# JR Bremer answers



## truebluefan (May 27, 2002)

Basketballboards.Net would like to thank Brendan Biryla and JR Bremer for taking time to answer these questions for us!! 


*rynobot*

JR, what feelings went threw you when you didn't hear your name announced during the 2002 NBA Draft?

*JR Bremer: “It was a tough time for me, my family and friends were all gathered together waiting for that moment that never came. Things have worked out for the best for me since then but it was a very uncertain time in my life. ”*

*Jemel Irief*

JR, after going undrafted did you honestly see yourself becoming the 3rd option on a NBA team this early in your career? Also how did you keep your confidence in the early part of the season when you weren't getting minutes? Do you consider not being drafted a blessing because you'll be a free agent sooner?

Thanks and good luck!

*JR Bremer: “Coming to the Celtics I had visions of being a scoring threat along with Paul and Antoine but I knew if I was going to have a place on the team I would have to prove it with my point guard skills first, with the passing and court vision. The reason I was able to keep my confidence up even though the minutes were low was because I was performing well in practice, so even though the fans didn’t know much about me, my teammates knew I could play and for a rookie, I think that is more important, to have the support of your teammates.*

*Damian Necronamous*

JR, do you see yourself staying in Boston for a while? 

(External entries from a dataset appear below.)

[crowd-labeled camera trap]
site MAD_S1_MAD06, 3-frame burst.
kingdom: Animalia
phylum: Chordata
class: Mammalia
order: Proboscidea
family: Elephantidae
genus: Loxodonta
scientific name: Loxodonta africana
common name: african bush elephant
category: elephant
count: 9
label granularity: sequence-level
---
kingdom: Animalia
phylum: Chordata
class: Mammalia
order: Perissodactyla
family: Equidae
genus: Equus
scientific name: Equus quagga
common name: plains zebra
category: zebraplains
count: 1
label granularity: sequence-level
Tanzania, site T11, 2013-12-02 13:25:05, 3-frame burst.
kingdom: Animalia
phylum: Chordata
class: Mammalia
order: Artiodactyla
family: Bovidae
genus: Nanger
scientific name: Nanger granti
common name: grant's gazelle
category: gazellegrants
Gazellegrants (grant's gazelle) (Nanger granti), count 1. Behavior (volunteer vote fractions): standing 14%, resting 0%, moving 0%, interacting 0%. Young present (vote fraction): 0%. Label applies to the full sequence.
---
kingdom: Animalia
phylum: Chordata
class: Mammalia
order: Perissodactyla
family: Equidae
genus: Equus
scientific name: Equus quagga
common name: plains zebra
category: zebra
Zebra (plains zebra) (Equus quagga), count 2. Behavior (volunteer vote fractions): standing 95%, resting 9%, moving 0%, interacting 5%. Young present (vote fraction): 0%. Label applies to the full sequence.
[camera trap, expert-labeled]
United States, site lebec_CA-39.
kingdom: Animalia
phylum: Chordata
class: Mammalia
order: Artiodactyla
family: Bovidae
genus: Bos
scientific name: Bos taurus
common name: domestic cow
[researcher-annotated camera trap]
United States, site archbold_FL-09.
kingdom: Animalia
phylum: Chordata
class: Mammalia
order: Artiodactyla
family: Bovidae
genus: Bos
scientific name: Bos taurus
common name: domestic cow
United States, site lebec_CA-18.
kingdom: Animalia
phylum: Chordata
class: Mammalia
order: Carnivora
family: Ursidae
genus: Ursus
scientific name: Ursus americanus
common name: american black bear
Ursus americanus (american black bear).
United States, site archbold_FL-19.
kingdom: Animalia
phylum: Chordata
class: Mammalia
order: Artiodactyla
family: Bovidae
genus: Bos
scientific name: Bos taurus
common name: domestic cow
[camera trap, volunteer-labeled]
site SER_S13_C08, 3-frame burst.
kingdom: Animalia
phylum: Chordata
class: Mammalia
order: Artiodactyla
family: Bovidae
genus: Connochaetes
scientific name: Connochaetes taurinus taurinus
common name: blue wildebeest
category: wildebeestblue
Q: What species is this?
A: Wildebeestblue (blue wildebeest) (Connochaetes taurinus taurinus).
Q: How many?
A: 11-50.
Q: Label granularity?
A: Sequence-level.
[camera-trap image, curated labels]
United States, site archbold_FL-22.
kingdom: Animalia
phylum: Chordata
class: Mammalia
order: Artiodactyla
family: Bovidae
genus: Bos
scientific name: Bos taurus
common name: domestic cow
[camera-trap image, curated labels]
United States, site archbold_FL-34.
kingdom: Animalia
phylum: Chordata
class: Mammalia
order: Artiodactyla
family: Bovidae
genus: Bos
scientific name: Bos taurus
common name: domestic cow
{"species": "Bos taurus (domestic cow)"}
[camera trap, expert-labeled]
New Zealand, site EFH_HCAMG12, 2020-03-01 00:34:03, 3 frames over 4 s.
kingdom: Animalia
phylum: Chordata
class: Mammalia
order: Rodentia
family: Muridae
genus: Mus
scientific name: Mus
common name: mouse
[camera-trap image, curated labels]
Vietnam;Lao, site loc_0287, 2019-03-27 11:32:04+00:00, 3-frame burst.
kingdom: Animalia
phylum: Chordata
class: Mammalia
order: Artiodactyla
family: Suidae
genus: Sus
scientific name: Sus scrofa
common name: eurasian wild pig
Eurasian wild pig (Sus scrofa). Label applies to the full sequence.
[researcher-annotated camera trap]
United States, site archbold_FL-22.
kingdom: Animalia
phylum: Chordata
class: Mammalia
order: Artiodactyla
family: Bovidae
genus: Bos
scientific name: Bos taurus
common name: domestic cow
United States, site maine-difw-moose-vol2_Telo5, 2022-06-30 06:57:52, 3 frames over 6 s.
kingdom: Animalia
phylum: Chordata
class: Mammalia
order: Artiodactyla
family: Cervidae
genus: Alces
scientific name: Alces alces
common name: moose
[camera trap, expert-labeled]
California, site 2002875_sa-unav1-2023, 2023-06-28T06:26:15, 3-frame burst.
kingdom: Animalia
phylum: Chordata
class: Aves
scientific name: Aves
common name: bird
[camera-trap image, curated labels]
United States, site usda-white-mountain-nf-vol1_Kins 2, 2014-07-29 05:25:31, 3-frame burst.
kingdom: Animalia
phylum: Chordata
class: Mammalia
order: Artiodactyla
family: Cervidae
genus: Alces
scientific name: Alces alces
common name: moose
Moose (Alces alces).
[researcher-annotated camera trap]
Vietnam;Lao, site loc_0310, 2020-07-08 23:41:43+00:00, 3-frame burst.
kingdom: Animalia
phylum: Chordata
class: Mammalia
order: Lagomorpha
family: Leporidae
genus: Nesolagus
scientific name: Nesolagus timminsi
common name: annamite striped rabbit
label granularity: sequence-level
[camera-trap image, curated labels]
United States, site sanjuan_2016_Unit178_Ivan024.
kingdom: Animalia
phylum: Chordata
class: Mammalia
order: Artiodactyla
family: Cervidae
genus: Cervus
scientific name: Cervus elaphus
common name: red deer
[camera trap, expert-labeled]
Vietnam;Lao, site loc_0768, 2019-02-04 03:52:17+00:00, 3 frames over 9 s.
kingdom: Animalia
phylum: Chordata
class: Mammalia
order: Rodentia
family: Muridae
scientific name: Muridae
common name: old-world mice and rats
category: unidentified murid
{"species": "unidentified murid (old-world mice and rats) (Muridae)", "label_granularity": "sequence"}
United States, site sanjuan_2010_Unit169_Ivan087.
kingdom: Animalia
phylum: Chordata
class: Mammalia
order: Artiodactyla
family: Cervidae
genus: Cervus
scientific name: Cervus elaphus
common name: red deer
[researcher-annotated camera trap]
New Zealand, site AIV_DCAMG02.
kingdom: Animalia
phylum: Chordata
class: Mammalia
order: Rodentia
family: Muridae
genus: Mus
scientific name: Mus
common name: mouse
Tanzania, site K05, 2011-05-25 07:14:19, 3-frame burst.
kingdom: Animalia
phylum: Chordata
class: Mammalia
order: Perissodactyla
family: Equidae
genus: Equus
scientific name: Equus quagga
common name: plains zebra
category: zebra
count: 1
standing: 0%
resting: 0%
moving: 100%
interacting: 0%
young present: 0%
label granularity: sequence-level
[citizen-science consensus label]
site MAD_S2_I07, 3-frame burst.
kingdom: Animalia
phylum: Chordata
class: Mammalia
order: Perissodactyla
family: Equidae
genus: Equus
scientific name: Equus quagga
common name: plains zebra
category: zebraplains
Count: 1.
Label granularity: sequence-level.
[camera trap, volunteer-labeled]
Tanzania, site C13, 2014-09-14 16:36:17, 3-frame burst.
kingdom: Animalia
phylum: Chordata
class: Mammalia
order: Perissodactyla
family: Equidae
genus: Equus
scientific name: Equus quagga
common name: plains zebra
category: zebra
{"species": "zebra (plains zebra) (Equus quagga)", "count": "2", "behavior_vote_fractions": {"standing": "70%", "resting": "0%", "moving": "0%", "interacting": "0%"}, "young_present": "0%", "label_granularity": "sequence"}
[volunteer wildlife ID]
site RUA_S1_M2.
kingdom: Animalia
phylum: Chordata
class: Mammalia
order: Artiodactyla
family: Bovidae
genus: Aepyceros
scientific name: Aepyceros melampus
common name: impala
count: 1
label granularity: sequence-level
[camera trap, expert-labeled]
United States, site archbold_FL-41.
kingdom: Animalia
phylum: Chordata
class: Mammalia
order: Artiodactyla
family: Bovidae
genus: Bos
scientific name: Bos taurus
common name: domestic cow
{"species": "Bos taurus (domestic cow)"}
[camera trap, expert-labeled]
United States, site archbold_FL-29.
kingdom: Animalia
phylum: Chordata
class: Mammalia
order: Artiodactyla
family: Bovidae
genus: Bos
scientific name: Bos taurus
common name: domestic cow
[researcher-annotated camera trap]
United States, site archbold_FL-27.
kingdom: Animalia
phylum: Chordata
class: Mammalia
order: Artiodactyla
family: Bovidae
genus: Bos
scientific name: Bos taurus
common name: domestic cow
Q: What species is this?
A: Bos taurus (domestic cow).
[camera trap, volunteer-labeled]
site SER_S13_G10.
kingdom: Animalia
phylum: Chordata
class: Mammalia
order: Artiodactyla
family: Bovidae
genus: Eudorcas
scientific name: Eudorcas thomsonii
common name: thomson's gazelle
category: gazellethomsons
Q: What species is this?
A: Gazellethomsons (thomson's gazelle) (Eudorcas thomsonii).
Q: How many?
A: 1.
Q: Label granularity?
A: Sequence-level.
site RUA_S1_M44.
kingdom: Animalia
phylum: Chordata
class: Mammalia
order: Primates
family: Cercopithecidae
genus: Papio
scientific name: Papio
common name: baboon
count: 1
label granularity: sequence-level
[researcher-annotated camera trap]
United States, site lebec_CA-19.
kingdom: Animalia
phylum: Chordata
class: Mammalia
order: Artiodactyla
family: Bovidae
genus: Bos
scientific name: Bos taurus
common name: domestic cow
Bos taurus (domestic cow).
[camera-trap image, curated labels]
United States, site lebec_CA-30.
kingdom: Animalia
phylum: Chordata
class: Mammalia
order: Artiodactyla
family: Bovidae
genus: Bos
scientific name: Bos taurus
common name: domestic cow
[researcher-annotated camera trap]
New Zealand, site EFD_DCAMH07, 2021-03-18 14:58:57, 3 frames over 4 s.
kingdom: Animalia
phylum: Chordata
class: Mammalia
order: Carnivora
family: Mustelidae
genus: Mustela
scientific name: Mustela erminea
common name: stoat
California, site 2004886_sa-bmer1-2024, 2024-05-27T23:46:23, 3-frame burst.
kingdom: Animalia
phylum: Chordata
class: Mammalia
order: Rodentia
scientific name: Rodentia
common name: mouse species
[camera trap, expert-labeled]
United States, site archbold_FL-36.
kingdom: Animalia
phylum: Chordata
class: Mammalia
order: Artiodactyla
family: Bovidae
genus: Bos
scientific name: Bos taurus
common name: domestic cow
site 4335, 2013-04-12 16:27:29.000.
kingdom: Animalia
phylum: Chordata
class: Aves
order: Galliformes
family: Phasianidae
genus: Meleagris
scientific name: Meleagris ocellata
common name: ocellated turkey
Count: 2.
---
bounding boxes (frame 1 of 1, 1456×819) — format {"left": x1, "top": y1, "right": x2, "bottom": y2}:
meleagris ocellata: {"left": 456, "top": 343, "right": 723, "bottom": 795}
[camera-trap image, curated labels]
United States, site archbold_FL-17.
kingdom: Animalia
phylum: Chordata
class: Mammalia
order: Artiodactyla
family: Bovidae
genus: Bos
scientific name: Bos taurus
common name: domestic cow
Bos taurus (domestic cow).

What do you think that you bring to the table that helps the Celtics? 

What was your favorite team, and who was your favorite player growing up?

Thanks, good luck!

*JR Bremer: “I can see myself staying in Boston for a long time, I love the city of Boston and I like the organization, I am under contract through next year and hope that they choose to keep me around. I know I can shoot the three like Jim O’Brien wants our team to do but I hope to make an impact passing the ball and running the offense through the other players on the floor. Being from Cleveland, naturally I grew up liking the Cavs, but Boston has always been a favorite of mine when they were on TV in my area.*

*Showtyme*

JR, what's your feeling about the status of a "starter"? Especially with Antoine Walker and Paul Pierce being so central to your offense, do you feel that the guys respect you as a floor general, or do you feel that your role is more of just a guard, one who plays defense and steps up when called upon? 

Also, do you feel that you CAN be a floor general for the Celts or any other team in the NBA, one who really commands the tempo of the game and controls the team's play?

*JR Bremer: “Right now I recognize the fact that the Boston Celtics go as Antoine and Paul go. As I develop as an NBA point guard I will be able to have more of an influence on the game beyond just scoring some threes or driving to the hoop every now and then. So to answer your question, yes I believe I have it in me to be a floor general and everyday game I get a little closer to that.*

*CavemanDoctor*

What one basketball player has inspired you the most throughout your life?

What's your relationship like with Paul, 'toine, and the rest of the Celtics? Do you guys hang out off the court, etc.?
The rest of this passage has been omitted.